Test Of Character Passed As Arsenal Overcome Ref & West Ham
Arsenal 2 – 0 West Ham United
1 – 0 Denilson (5)
2 – 0 Fabregas (83 pen)
Sent off: Vermaelen (45)
The win that was required to send Arsenal to the summit of the Premier League, arrived with a performance that summed up why the squad are serious contenders for that crown. A routine victory became hard fought, a testament to experience borne out of footballing hardship. Roundly condemned as lightweight throughout the season, the squad has pulled together, regrouped and ensured that no-one forget that the title is not won only by the results against those around you. First place may be surrendered this afternoon but no-one is doubting Arsenal are genuine challengers for the title.
Referees are routinely berated, unjustly cast as scapegoats when results reflect poor performances. On this occasion, Martin Atkinson finds his decision-making destroyed by the petard of inconsistency. Thomas Vermaelen’s red card was a poor decision by the officials. The Assistant flagged for the penalty kick but should have communicated with the referee that there was no clear goalscoring opportunity; he had a clear view that Franco did not have the ball under control in that instance. Atkinson was too far behind the play, Vermaelen and Franco obscuring any interpretation he may have had by their bodies. Replays show contact was minimal and on the edge of the area. There is no way the referee can judge the incident under those circumstances.

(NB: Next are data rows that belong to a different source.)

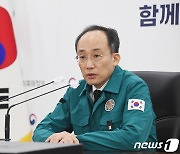 추경호 "이태원 사고 수습…예비비 포함 부처 이·전용비 적극 검토"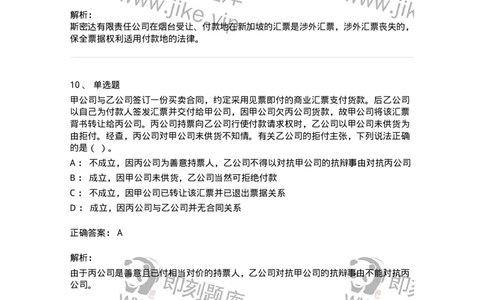 60305-第五章票据法-173925_军队文职(1)_01.军队文职真题-专业课_（全）版本一（历年真题+章节练习+模拟题）_会计学(军队文职)_章节练习_题目+解析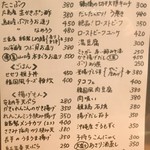 揚鶏屋　伊予 - メニュー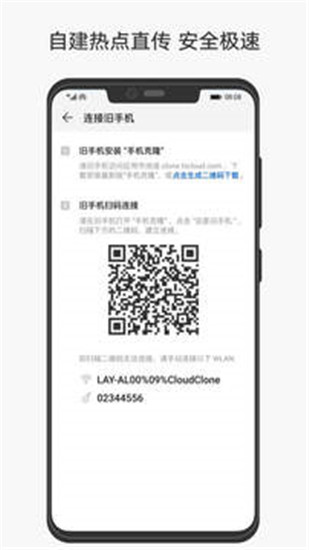 手机克隆app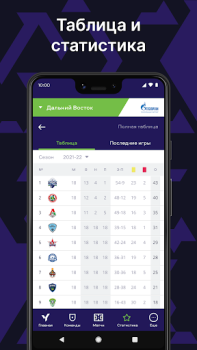 Baixar Юношеская футбольная лига Esporte para Android captura de tela 4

The spot kick was well struck but the initial save and collection of the parry were outstanding goalkeeping. Almunia has his detractors and would readily admit he is not the best goalkeeper in the world but as his career progresses, the Spaniard is improving, finding a consistency of performance that is often wilfully overlooked. Condemned as being incapable of winning matches with saves, he rammed that criticism back down the throats of those who call for him to be replaced.
Under normal circumstances, he would probably have won Man of the Match. That award surely went to Alex Song, an opportunity to prove himself as a central defender came when he would not have desired one. His performance alongside Campbell was assured, reading the game well, dogged in his determination to subdue a woeful West Ham forward line. Even with ten men, Arsenal restricted the visitors to few clear chances, bodies flung at crosses when Cole and McCarthy entered the fray, preventing them from gaining comfortable headers or shots. When the backline was breached, the woodwork came to Arsenal’s rescue – did Cole’s effort striking a post represent a pivotal moment in the season? Campbell’s exhalation reflected those in the stands.
It was an afternoon which had begun brightly. Denilson broke the deadlock, combining with Bendtner before striking home in a comfortably controlled manner, past Green with the match barely into its’ stride. The goal was the perfect start with the movement of the Arsenal midfield and forwards proving to be too spritely and alive for the West Ham defence. Yet too often the final ball was not delivered to the feet and when it was, Bendtner and Denilson were unable to find the finishes.
On Vermaelen’s departure, the tide might have been expected to turn in West Ham’s favour. Such is the paucity of their form that they did not try to capitalise on their numerical advantage, conscious of the fact that they may leave themselves open to a decisive counter-attack. Those moments came, notably as full-time approached, Arshavin broke clear following Cesc’s deft pass. The Russian though had his head down and the chance went with Eboue free on the right and Cesc following up.
Robert Green’s handling of crosses is an area for which he is roundly chastised. Yesterday proved no different although as a shotstopper, he is altogether more confident, Campbell and Arshavin in particular giving him to prove that the England shirt is not beyond him. He has a decent record when it comes to penalties as well, Upson gave him the opportunity to enhance that by carelessly handling the ball as Cesc flicked it through. The Spaniard though gave no truck to those thoughts, sending the ball into the opposite corner to Green’s dive, confirming the win and top spot.
Overall, it was a good performance, the ten men overshadowing the efforts of the eleven in the first half. Numerical disadvantage makes assessing individuals harder unless they have been outstanding. It such situations, midfield and defence will always outperform if a lead is to be preserved. Eboue and Clichy were excellent in the full back roles. The Frenchman is heading back towards his best form following his lay-off, stifling unwarranted criticism.
The forwards were not their sparkling best, Nasri was understandably not as influential on the right as he had been centrally, Arshavin and Bendtner worked hard but were fruitless in their endeavours. Yet whilst the end product was not there, swamped at times by defensive numbers, their abilities are such that they subdue defences by their threat on and off the ball. It is the whole in a match such as yesterday’s which matters; it was a whole that proved more than capable to the circumstances in which they found themselves.